Estimated Natural Direct Effects of Interest Using the Job Search Intervention Study

	ψ0	ψ1	ψ2	ψ3	ψ4	ψ5	ψ6	ψ7	ψ8	ψ9
Plug-in	−2.83	0.63	−1.79	−3.6×10−3	0.36	0.33	−4.8×10−2	0.66	0.24	−0.32
s.e.	3.63	0.54	1.37	0.01	0.32	0.45	0.37	0.51	0.20	0.25
3-Robust	−14.9	−8.93	−0.16	6.11	1.47	5.54	0.03	1.67	0.76	−0.45
s.e.	28.1	6.98	0.31	3.92	8.40	9.89	4.62	3.87	2.20	3.59

Neither estimation strategy detected direct effect modification, and both estimators agreed within sampling variability and indicated no statistically significant direct effect. However, the multiply robust estimator is notably less efficient for several of the parameters, which may be a result of highly variable weights or partial model mis-specification. One could adapt the approach of Tchetgen Tchetgen & Shpitser (2012) to minimize the impact of highly variable weights.

3.3. A further comparison to existing methods

We briefly compare the proposed approach to existing estimators. Perhaps the most common approach for estimating direct and indirect effects when Y is continuous uses a system of linear structural equations, whereby, a linear structural equation for the outcome given the exposure, the mediator and the confounders is combined with a linear structural equation for the mediator given the exposure and confounders to produce an estimator of natural direct and indirect effects. The classical work of Baron & Kenny (1986) is a particular instance of this. In recent work mainly motivated by Pearl’s mediation functional (Pearl, 2001), Imai et al. (2010b), Pearl (2011) and VanderWeele (2009) have demonstrated how the simple linear structural equation approach generalizes to accommodate an interaction between exposure and mediator variables, or a nonlinear link either for the outcome or for the mediator. When the effect of confounders must be modeled, inferences based on parametric structural equations (Pearl, 2011; Imai et al., 2010b; VanderWeele, 2009; VanderWeele & Vansteelandt, 2010) correspond for a particular specification of model ${\mathcal{M}}_1$ for the outcome and the mediator densities, similar to the plug-in estimator used in the simulation study and in the application. As confirmed in our simulation study, an estimator obtained under such a system of structural equations, whether linear or nonlinear, will generally be inconsistent if ${\mathcal{M}}_1$ is even partially incorrect, whereas the proposed multiply robust estimator gives valid inferences under the union model ${\mathcal{M}}_2\cup {\mathcal{M}}_3$, even if ${\mathcal{M}}_1$ is incorrect.

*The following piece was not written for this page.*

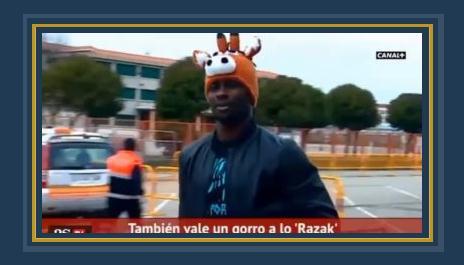 أحد اللاعبين يرتدى قبعة على شكل رأس حصان لمواجهة البرد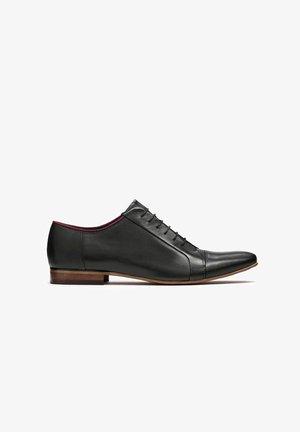 GONZALO - Zapatos con cordones - black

A notable improvement on the system of structural equations approach is the estimator of a natural direct effect due to Petersen & van der Laan (2008) in the case where V ⊂ X. Their estimator remains consistent and asymptotically normal in the larger submodel ${\mathcal{M}}_1\cup {\mathcal{M}}_3$, so they can recover valid inferences even when the outcome model is incorrect, provided both exposure and mediator models are correct. Their estimator is not entirely satisfactory because it requires the model for the mediator density to be correct. Petersen & van der Laan (2008) did not consider the estimation of natural indirect effect models. Tchetgen Tchetgen & Shpitser (2012) give more discussion of this approach and of implications for efficiency associated with specification of a model for the mediator density. In the next section, we develop a multiply robust strategy to estimate the parameter indexing a model for a conditional natural indirect effect.

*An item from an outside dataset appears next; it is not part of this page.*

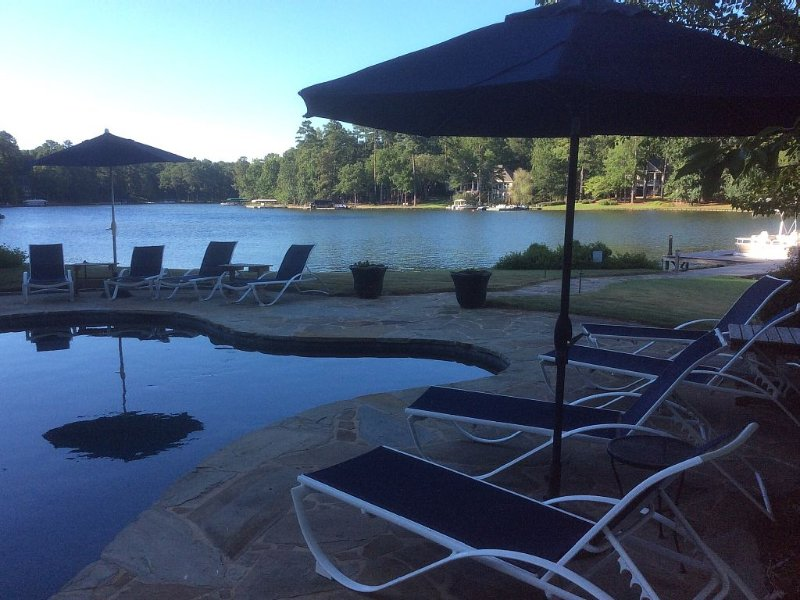 Million $ Gorgeous Home with Pool &  500 Ft. of Lakefront!, casa vacanza a Greensboro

It may be difficult to posit congenial models for f_Y|A,M,X, f_M|A,X, f_A|X and γ_DIR to ensure that there exists a data generating mechanism for which they hold simultaneously. This issue arises for instance when M takes a finite number of values and a nonlinear link function is used to estimate its density. Our approach then gives a generalized multiply robust estimator (Robins & Rotnitzky, 2001). However, the issue of model incompatibility is alleviated when M is continuous and modeled using standard linear regression or when γ_DIR is either modeled nonparametrically, or is richly parameterized with sufficient nonlinear terms and high-order interactions involving components of X. Mediation analysis has been extended to survival data (Tchetgen Tchetgen, 2011; Lange & Hansen, 2012), and alternative doubly robust methods have been proposed recently (Tchetgen Tchetgen, 2013; Vansteelandt et al., 2012; Zheng & van der Laan, 2012; Lange et al., 2012). While we have considered methods that target a direct effect contrast conditional on V ⊆ X, these other estimators target either marginal direct effects, similar to Tchetgen Tchetgen & Shpitser (2012), or posit a parametric model for the mediation mean functional conditional on X, not only the direct effect contrast.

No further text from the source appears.